(Stored data entries)
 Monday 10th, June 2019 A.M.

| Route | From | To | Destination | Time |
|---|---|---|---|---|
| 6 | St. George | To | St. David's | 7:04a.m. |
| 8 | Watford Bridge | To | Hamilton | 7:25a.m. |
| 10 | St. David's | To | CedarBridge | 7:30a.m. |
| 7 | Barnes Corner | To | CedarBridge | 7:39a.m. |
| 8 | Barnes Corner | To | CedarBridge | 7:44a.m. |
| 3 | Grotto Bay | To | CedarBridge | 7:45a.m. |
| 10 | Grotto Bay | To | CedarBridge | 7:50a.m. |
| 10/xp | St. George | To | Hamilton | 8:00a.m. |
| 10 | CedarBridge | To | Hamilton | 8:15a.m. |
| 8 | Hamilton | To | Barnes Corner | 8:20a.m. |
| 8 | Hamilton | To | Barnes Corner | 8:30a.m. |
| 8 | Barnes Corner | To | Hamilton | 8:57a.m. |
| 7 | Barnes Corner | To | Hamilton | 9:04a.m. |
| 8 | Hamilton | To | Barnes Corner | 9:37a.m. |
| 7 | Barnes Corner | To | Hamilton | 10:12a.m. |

- [YOUR ASSIGNMENT] With nothing omitted, set down all of the records again.

- [TASK RESULT]
 Monday 10th, June 2019 A.M.

| Route | From | To | Destination | Time |
|---|---|---|---|---|
| 6 | St. George | To | St. David's | 7:04a.m. |
| 8 | Watford Bridge | To | Hamilton | 7:25a.m. |
| 10 | St. David's | To | CedarBridge | 7:30a.m. |
| 7 | Barnes Corner | To | CedarBridge | 7:39a.m. |
| 8 | Barnes Corner | To | CedarBridge | 7:44a.m. |
| 3 | Grotto Bay | To | CedarBridge | 7:45a.m. |
| 10 | Grotto Bay | To | CedarBridge | 7:50a.m. |
| 10/xp | St. George | To | Hamilton | 8:00a.m. |
| 10 | CedarBridge | To | Hamilton | 8:15a.m. |
| 8 | Hamilton | To | Barnes Corner | 8:20a.m. |
| 8 | Hamilton | To | Barnes Corner | 8:30a.m. |
| 8 | Barnes Corner | To | Hamilton | 8:57a.m. |
| 7 | Barnes Corner | To | Hamilton | 9:04a.m. |
| 8 | Hamilton | To | Barnes Corner | 9:37a.m. |
| 7 | Barnes Corner | To | Hamilton | 10:12a.m. |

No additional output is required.